Muhal Richard Abrams/George Lewis/Roscoe Mitchell: Streaming. 2006. Pi Recordings: 22.
Muhal Richard Abrams: piano, bell, bamboo flute, taxi horn, percussion
George Lewis: trombone, laptop
Roscoe Mitchell: soprano saxophone, alto saxophone, percussion
Three legends with a lifetime of achievement in creative improvised music collide for a long set of spontaneous dialogue. It's no surprise that Streaming is excellent. The surprise is the calm reactions that develop between these players. The astonishing maturity of George Lewis' electronic vocabulary on the laptop combined with the ways Abrams and Mitchell weave their own textures into that sound. My own ambivalence toward George Lewis' computer music work eroding completely away as it emerges with all the nuance and creative verve of his trombone playing. The sensitivity of Muhal Abrams' touch at the piano combined with his sense of when to insert himself into the real-time composition. Roscoe Mitchell bringing an expansive sense of timbre - particularly his mouthpiece work - in ways that reveals how his ears are interpreting these fleeting moments. I look forward to each time this one comes up in the rotation.
Miles Davis: The Complete On The Corner Sessions [disc 4]. 2007. Sony BMG Music Entertainment: 88697 06239 2.
Miles Davis: trumpet, electric piano, organ
Dave Liebman: tenor saxophone, flute
John Stubblefield: soprano saxophone
Reggie Lucas: guitar
Pete Cosey: guitar
Michael Henderson: electric bass
Al Foster: drums
Mtume: congas, percussion
Dominique Gaumont: guitar
Disc 4 takes the thick, funky stew and breaks it down into two half hour studies of restraint. The invisible hand of Miles Davis can be detected directing this stripping down after the initial burst of energy on "Calypso Frelimo." The Michael Henderson fueled groove holds steady with a rhythmic bed while shards of trumpet and saxophone improvisations emerge and disappear into the salty mist. The overall impression is an admiration of what is possible when time is allowed to recede into the distance without the confines of form. An oddly urban expansiveness in sound.
Ornette Coleman: Beauty is a Rare Thing [disc 3]. 1993. Rhino/Atlantic Jazz: R2 71410.

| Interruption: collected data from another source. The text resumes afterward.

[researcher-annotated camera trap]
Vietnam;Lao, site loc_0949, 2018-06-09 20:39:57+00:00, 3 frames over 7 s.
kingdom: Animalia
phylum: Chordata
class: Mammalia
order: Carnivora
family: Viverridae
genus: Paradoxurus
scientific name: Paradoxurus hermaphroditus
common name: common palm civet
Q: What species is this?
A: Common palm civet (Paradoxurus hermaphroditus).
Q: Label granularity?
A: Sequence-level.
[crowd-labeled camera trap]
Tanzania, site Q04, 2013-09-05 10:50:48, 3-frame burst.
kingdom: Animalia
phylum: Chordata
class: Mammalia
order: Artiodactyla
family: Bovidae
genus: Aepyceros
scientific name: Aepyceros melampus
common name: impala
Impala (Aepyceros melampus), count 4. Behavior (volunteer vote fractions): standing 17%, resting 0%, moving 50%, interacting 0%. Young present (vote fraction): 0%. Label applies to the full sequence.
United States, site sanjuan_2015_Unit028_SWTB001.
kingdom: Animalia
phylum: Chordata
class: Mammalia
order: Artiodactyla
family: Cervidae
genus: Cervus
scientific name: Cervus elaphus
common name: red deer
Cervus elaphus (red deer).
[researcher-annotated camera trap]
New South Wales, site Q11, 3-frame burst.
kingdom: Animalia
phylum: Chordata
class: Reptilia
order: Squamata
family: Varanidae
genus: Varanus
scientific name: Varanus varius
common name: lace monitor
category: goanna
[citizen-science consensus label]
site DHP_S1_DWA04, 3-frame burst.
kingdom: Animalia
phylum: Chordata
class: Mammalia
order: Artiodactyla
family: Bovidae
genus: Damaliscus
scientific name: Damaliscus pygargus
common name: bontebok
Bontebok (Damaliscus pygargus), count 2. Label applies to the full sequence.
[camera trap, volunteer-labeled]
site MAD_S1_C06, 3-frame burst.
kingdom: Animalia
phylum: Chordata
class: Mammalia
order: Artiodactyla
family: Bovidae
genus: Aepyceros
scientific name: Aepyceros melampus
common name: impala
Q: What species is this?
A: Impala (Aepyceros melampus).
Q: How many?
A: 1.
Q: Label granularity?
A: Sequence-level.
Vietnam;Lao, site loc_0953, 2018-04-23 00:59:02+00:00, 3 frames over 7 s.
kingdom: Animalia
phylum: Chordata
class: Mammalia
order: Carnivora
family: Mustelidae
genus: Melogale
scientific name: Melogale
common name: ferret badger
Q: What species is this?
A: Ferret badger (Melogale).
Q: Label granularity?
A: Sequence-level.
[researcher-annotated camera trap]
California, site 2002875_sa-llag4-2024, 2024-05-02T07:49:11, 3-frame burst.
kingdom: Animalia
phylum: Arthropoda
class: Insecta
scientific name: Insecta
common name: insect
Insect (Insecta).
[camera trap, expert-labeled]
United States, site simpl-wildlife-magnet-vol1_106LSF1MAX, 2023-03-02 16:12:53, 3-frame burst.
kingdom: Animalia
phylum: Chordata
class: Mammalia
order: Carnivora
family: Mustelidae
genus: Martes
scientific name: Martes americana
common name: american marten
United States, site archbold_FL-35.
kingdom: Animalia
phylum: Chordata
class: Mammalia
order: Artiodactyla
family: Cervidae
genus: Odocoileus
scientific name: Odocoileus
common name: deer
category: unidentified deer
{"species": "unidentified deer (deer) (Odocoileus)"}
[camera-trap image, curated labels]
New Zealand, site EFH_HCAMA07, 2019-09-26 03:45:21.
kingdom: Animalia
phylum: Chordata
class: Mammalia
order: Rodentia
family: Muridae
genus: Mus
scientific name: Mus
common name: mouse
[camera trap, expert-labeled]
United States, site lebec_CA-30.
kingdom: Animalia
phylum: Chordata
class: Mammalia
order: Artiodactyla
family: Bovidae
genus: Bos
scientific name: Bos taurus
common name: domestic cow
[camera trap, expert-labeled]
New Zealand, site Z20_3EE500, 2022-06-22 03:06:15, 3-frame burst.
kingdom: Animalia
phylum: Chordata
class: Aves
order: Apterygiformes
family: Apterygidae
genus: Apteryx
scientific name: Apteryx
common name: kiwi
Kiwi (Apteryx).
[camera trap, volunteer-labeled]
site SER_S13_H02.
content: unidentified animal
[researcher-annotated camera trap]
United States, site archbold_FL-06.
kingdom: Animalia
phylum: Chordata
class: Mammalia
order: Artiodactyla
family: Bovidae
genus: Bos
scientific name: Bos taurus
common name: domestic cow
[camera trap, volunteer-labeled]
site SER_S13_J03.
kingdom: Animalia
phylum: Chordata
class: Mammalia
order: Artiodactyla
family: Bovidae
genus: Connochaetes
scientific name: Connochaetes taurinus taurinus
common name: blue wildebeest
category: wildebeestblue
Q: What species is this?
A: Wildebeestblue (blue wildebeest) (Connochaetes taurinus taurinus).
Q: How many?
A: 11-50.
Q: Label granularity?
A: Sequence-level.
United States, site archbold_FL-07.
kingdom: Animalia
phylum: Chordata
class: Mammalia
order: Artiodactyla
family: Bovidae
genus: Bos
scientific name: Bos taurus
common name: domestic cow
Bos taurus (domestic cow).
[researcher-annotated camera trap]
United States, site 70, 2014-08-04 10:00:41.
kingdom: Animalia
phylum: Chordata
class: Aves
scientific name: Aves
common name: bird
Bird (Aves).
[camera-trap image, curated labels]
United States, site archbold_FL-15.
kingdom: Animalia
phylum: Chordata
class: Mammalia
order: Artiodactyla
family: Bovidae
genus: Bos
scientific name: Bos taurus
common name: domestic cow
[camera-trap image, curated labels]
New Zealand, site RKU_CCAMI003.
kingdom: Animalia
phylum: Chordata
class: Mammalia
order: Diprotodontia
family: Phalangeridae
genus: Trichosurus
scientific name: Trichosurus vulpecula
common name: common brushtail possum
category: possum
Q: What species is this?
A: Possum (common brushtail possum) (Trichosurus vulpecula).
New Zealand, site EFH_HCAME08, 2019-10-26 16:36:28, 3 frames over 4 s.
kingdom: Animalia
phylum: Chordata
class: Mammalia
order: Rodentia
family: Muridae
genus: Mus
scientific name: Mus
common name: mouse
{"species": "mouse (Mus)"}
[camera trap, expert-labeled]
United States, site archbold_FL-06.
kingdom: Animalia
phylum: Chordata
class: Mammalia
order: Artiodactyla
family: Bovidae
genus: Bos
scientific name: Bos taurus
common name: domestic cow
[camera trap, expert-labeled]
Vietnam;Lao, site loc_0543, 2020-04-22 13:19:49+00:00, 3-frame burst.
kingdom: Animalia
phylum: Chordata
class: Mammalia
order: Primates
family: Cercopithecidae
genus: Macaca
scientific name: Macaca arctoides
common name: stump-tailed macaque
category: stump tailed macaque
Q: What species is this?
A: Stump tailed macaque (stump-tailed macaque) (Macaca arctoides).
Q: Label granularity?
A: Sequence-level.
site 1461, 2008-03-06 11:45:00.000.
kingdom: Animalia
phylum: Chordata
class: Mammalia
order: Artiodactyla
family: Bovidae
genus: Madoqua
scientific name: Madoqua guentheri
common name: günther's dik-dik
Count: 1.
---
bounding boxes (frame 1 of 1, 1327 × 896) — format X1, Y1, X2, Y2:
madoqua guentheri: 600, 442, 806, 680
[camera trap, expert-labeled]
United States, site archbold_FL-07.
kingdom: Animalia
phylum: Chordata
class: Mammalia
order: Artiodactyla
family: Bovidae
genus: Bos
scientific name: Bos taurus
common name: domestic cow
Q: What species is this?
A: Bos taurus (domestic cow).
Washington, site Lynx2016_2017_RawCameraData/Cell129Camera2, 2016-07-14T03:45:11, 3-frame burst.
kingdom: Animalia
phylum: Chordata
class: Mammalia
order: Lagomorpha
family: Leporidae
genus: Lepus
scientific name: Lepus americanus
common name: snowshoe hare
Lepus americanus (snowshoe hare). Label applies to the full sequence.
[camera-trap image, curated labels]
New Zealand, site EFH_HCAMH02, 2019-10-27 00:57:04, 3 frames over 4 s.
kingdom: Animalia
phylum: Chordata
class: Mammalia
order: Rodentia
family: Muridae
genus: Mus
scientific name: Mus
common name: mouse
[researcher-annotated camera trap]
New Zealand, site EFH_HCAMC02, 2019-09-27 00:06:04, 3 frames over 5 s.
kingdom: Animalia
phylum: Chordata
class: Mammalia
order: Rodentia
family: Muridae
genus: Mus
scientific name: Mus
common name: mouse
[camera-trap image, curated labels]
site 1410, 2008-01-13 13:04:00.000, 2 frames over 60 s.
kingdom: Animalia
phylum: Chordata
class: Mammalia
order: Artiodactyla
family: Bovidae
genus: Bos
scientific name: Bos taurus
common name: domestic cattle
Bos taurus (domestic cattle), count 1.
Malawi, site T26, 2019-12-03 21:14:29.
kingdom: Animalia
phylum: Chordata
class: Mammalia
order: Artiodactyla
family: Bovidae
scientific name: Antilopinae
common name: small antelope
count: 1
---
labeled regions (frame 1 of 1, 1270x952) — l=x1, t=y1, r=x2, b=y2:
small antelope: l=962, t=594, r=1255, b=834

Ornette Coleman: alto saxophone
Don Cherry: pocket trumpet
Charlie Haden: bass
Ed Blackwell: drums
The third disc in this box focuses squarely upon the threads spun by this quartet that continues to reside at the roots of free jazz. This time with Ed Blackwell sitting in for the original Billy Higgins - with just a noticeable ripple along the fabric of this sound with the change in drummers. The spontaneity of this ensemble retains the forceful turns and intervallic contours that made this sound such a spark half a century ago. Cascading sheets of melodic material that continue to be such an important part of Ornette Coleman's sound. The value of abundance that this box set offers allows the ears to alternate between the wonder of Don Cherry's improvisation, Charlie Haden's unerring instincts and the raw beauty of the performances offered on such pieces as "Some Other" or "The Legend of Bebop."